Sea Watch, l’Ong: “Carola ha fatto il suo dovere. Aveva la responsabilità dei naufraghi”

La portavoce dell'Organizzazione non governativa si schiera a favore della comandante dell'imbarcazione

LAPRESSE / AFP

MILANO “Carola ha fatto il proprio dovere, il suo è un atto di responsabilità che purtroppo non doveva avvenire in questa modalità ma non c’è stata scelta. Nessuno l’ha aiutata e si è dovuta aiutare da sola. Nonostante non si sentisse di farlo e infatti ha chiesto scusa alla guardia di finanza perchè ha apprezzato il contatto degli ultimi giorni e ci aveva riposto delle speranze. E’ rimasta tuttavia a bordo con la notifica di un’indagine per favoreggiamento e nessuna idea di quando la situazione si sarebbe sbloccata”. Così in un video Giorgia Linardi, portavoce dell’Ong (Organizzazione non governativa) Sea Watch.

La scelta della comandante Rackete

“Carola – aggiunge – non era in grado di trascorrere un’altra notte a bordo con il peso addosso della responsabilità dei naufraghi che minacciavano atti di autolesionisti e suicidio. E l’equipaggio costretto a fare i doppi turno di guardia per potere tutelare queste persone”.

L’ong difende Carola

“La Sea Watch – continua – è un esempio di grandissima umanità da cui dovremmo imparare tutti, soprattutto in questo paese che si sta imbarbarendo. Quello che c’era a bordo della Sea Watch era un clima di rispetto, di pazienza, di resilienza e questi valori sono stati evidenti ieri nel contrasto tra un molo che gridava, attaccava e una nave che con un manovra risoluta, per quanto pericolosa, si è avvicinata alla banchina e silenziosamente ha semplicemente cercato di far sì che si potesse procedere con quello che bisognava fare da giorni. Non si doveva arrivare a questo ma a questo ha contribuito assolutamente l’inazione da parte delle autorità. E il continuo rifiuto di dare assistenza a una nave in una chiara situazione di emergenza umanitaria”.

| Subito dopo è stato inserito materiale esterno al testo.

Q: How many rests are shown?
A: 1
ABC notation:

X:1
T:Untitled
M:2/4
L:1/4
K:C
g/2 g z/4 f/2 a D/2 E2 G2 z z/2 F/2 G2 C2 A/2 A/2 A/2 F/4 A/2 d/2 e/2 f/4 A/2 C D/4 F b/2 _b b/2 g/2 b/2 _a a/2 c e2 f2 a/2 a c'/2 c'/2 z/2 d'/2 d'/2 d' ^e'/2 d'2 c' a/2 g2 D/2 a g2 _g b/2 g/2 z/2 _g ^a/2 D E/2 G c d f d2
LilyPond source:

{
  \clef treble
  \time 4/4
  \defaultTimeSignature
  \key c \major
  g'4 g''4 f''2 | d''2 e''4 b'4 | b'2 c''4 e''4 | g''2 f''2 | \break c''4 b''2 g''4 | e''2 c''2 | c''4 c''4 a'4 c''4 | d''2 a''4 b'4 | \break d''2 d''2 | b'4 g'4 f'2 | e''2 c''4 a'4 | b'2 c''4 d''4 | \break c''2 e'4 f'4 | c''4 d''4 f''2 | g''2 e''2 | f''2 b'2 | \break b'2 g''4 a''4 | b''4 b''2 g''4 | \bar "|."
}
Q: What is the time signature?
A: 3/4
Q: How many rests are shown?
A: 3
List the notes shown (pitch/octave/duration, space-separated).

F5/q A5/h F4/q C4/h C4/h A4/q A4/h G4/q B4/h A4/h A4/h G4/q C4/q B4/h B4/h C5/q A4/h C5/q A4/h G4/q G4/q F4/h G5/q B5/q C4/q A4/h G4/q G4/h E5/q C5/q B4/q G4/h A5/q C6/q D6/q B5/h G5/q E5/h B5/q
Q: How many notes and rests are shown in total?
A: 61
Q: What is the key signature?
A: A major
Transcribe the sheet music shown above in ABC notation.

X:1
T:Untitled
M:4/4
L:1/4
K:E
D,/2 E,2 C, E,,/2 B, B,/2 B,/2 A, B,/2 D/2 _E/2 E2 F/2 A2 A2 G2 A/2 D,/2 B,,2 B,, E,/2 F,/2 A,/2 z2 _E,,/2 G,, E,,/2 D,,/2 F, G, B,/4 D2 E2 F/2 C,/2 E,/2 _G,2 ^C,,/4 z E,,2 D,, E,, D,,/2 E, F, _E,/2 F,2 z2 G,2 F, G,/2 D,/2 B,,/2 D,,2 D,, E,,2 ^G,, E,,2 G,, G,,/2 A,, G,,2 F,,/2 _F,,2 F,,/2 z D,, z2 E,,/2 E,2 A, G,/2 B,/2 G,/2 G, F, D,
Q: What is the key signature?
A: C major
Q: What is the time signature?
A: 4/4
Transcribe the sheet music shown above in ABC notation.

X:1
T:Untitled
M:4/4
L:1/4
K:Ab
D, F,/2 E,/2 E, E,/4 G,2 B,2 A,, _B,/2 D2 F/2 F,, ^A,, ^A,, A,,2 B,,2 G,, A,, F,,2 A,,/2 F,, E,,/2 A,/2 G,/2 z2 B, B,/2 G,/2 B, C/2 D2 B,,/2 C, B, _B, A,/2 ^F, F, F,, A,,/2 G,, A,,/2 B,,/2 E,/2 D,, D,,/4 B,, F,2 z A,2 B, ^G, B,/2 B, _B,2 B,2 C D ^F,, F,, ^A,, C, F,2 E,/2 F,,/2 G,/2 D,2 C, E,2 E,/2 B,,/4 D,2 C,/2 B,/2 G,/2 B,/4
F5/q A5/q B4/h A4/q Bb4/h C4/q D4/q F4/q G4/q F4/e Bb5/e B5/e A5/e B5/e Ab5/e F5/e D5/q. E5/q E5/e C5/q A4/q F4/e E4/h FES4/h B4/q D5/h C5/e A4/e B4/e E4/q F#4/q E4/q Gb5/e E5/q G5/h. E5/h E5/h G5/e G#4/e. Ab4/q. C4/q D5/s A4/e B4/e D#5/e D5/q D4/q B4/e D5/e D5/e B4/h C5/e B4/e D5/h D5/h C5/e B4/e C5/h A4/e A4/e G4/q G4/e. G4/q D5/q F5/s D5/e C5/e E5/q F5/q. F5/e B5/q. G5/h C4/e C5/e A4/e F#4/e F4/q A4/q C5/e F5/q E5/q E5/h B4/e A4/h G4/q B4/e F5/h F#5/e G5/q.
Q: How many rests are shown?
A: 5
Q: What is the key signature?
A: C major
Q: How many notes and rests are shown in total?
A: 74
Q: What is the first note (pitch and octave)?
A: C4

L’imbarcazione aveva segnalato l’emergenza

“La nave aveva segnalato di essere in uno stato di necessità da più 36 ore, è una violazione da parte dell’autorità negare l’ingresso in porto senza una valida motivazione e questa motivazione non può essere il Decreto sicurezza bis che si basa su una sanzione amministrativa. E non ha nulla a che vedere con l’emergenza umanitaria a bordo di una nave. E che, nel caso specifico, solo il comandante a bordo può valutare”, conclude.